November 20,
2009
EDITORIAL
Goffstown workers: Raises for no reason
Will unions play
ball with Selectmen?
|
The Goffstown Board of
Selectmen (BOS) recently proposed that our non-union
salaried employees get a 2% Cost of Living Adjustment
(COLA) increase instead of what our union workers are contractually entitled to:
a 4% increase. This 4% increase for our union
workers is mandated by their labor contract with
Goffstown, even though there
has been no increase in the cost of living this year.
What this means is that
this year, Goffstown's
unionized workers are contractually receiving raises for no reason. Those
unions should go along with the proposal by the BOS, and
if they don't, the Budget Committee could - and should -
reduce these additional COLA costs by making cuts to the regular salary lines by
an equivalent amount. In other words, if we can't reduce
the cost of COLA payments to the workforce, then we
must reduce the size of the workforce.
Remember:
Although Goffstown is contractually obliged to provide
these COLA raises to unionized town and school employees,
it is NOT obliged to keep these workers employed.
That means if the unions continue to strangle Goffstown
taxpayers with contractual COLA increases, the town and
school can simply lay off the required number of workers
to reduce the overall cost to taxpayers.
This situation demonstrates one of the many problems caused when including COLAs in collective bargaining agreements:
- The Police Collective
Bargaining Unit (CBU) received a 3% pay increase on
July 1, and will receive another 4% on July 1, 2010 -
but the cost of living has not gone up.
- Teamsters CBU will get the same
percentage. In addition, anyone eligible for a step increase will be raised one
step as well - but the cost of living has not
gone up.
- It's the same for the Fire CBU
- but the cost of living has not gone up.

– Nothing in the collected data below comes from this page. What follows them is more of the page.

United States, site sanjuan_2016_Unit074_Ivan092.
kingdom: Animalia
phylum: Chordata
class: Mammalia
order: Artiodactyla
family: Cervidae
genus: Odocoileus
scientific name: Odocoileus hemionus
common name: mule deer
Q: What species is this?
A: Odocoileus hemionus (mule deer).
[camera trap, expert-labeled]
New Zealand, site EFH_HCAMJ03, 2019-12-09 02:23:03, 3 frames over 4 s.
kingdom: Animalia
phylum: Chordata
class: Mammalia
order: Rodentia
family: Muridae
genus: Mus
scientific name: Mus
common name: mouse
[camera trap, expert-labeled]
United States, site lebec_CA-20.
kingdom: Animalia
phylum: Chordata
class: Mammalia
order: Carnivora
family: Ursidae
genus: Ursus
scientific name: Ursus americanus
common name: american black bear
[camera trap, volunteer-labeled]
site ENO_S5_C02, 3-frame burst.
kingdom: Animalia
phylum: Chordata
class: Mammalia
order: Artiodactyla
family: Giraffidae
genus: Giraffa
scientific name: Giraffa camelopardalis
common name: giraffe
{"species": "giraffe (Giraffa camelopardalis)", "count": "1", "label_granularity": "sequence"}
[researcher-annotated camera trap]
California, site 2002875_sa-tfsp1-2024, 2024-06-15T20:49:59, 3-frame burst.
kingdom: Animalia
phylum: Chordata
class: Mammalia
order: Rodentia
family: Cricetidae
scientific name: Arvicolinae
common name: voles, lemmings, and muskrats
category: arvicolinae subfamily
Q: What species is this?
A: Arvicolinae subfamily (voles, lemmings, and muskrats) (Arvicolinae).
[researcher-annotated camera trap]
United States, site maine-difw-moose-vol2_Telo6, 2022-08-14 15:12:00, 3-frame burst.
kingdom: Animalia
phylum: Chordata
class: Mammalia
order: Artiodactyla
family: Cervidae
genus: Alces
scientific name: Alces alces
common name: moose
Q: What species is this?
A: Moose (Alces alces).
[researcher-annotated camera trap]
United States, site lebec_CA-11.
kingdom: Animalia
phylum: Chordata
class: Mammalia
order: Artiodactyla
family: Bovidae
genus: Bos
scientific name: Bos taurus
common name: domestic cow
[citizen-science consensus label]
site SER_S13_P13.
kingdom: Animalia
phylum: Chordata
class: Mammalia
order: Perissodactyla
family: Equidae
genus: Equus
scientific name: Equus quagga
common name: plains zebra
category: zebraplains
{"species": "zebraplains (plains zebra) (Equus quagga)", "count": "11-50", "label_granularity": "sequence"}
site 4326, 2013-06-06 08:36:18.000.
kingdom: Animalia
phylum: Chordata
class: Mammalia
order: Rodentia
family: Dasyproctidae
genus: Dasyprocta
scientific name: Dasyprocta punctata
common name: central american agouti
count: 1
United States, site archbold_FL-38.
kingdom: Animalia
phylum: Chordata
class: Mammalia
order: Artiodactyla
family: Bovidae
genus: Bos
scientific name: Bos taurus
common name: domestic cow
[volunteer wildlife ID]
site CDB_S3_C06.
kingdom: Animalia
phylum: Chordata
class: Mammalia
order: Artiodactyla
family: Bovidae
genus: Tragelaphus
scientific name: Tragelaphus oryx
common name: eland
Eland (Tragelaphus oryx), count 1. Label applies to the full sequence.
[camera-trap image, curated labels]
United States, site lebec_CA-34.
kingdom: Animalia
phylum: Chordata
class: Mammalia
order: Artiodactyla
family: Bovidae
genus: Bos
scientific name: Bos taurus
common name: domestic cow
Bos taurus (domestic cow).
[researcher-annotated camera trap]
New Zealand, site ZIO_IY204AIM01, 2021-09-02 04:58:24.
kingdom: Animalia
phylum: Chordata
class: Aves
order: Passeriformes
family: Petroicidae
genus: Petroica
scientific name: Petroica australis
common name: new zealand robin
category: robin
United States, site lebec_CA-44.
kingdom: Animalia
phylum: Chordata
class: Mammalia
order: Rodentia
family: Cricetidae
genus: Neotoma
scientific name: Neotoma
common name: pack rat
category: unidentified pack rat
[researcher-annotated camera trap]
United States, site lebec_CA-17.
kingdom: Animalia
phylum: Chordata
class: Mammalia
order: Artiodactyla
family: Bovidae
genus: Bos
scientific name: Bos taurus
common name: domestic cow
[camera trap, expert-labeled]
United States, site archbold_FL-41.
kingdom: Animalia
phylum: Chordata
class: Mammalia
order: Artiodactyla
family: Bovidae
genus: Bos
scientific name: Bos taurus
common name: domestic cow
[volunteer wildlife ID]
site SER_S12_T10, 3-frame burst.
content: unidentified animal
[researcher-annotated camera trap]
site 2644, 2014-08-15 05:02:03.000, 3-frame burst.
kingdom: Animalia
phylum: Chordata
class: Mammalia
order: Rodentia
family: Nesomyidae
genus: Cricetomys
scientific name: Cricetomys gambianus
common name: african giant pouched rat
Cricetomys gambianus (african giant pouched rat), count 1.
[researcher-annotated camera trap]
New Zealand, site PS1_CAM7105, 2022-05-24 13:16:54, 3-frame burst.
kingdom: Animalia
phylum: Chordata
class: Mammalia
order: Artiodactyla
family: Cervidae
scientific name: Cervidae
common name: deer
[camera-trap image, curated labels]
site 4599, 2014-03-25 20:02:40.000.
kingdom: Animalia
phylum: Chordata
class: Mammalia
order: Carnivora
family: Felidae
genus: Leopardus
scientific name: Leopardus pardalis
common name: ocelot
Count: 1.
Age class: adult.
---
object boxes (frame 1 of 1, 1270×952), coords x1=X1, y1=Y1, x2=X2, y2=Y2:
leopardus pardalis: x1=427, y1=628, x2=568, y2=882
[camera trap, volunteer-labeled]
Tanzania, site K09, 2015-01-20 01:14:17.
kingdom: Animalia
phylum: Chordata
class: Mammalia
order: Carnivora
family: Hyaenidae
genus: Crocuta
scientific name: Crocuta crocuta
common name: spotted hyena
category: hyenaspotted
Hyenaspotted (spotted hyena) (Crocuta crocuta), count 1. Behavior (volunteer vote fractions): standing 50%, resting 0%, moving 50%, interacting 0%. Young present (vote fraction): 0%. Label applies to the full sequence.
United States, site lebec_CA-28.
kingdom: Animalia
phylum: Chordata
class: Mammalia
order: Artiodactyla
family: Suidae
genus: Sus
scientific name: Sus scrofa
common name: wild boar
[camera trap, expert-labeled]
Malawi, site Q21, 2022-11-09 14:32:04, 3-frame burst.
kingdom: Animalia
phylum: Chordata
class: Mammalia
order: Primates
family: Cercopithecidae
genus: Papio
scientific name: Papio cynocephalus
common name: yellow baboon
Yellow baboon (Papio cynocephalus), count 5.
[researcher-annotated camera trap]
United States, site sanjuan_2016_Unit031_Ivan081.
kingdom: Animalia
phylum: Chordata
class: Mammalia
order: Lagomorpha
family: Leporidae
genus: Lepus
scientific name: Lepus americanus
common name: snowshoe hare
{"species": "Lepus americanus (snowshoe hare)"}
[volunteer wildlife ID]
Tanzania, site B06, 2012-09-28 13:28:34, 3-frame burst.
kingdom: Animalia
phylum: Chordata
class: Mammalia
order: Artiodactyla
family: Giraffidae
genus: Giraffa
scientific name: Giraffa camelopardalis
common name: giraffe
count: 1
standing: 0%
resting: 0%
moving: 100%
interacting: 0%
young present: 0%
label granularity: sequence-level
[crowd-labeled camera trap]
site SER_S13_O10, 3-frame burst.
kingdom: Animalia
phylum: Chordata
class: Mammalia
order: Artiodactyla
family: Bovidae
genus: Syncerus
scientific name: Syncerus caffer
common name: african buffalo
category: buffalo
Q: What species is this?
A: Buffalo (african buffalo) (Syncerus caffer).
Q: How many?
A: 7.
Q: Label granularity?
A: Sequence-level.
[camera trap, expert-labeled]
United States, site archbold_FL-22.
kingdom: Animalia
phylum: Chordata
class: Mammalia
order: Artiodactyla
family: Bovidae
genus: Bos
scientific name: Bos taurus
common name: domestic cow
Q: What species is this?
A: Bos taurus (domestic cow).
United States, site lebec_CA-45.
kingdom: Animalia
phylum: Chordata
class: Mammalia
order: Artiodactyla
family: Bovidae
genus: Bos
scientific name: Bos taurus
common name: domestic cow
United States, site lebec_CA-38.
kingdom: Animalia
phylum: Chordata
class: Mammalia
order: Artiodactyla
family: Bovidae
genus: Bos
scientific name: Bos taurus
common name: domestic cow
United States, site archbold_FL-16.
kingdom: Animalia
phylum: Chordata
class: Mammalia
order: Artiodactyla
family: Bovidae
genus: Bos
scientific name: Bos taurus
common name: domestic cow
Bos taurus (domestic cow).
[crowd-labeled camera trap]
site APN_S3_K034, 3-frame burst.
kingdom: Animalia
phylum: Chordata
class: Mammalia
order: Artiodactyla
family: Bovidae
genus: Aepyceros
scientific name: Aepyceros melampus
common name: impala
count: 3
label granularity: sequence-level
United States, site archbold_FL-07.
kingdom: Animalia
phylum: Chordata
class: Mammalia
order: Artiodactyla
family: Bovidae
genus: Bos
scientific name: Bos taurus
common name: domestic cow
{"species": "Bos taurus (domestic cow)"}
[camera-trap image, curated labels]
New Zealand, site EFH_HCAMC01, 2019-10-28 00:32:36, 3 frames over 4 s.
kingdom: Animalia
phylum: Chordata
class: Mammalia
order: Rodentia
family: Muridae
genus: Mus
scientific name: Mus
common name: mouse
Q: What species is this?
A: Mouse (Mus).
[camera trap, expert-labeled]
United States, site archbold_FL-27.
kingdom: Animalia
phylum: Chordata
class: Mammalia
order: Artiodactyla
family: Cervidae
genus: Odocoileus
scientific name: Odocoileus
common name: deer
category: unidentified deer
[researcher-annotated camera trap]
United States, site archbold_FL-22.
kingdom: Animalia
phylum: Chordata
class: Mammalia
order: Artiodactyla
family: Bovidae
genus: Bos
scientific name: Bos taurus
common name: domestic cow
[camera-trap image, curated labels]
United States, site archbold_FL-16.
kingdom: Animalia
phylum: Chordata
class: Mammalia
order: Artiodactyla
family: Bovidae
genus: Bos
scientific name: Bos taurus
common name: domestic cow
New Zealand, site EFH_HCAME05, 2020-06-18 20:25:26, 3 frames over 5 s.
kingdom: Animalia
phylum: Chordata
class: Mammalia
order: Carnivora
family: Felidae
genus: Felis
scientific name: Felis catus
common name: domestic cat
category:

Further, these are not just raises to the
workers' current pay. They also increase the
step increases by the COLA as well, so a worker who gets a raise in July and then gets a step increase is
actually getting a double bump.
A better system for Goffstown is a "pay-band" system,
commonly used in the private sector.
Unlike the current COLA system, which only serves to cause salaries to rise without requiring any improvement in
employee performance, a pay-band system provide a spectrum
of minimum - and maximum - pay for each job or job
category. Under this system, if a worker's pay tops out in a
particular band, then that's it - until or unless the band is
adjusted, or the employee gets a promotion to another, higher-paying job
category.
Under this system, the pay-bands are surveyed periodically against the market - say every 5 years - and appropriate adjustments
are then made. Setting pay-bands is very easy to
establish (not to negotiate !!) since the Local Government Center
(LGC) publishes books on salaries. Performance would
then be rewarded by merit increases to salaries
instead of automatic cost of living adjustments such as those we currently have that come
regardless of performance and regardless of whether or not
there has been an actual increase in the cost of
living!
Goffstown's operating budgets already have budget lines for merit increases.
The Town could simply add more money to those lines to
provide for a pay-band system and merit increases.
Salary adjustments could work this way: above average performance might get a increase greater than the declared
increase in the cost of living, average performance could get a small increase (maybe just below the declared
increase) and below average performance would receive
nothing - except perhaps a written warning or a pink slip.
Of course, workers are not going to like pay-bands, especially because they
involve maximums. One compromise around the possibility that an
employee tops out in a particular pay-band but cannot move to another is
to not have band maximums. Salary increases would still be held in check based upon the
exempt employee performance and how much merit was
awarded.
Finally, people (such as yourselves) who are concerned where this salary thing is going had better pay close attention when
the time comes to negotiate new contracts. Thanks to
a state legislature controlled by democrats, the Evergreen Clause* will require that the last COLA in the retiring
Collective Bargaining Agreement be continued until a new contract is in place.
That means if the CBU is satisfied with its last COLA, it has less incentive to negotiate.
It's time for our unions to
come back to the table and renegotiate not only these COLA
increases, but their entire contracts overall. If
they don't, the Budget Committee may have no choice but to
step in and secure the needed financial reductions
themselves by reducing the number of workers who are
receiving these COLA increases.
And if that happens, nobody
wins.
* Note: Evergreen applies only to new
Collective Bargaining Agreements negotiated after the law was passed, so
it is not applicable to our current three CBUs.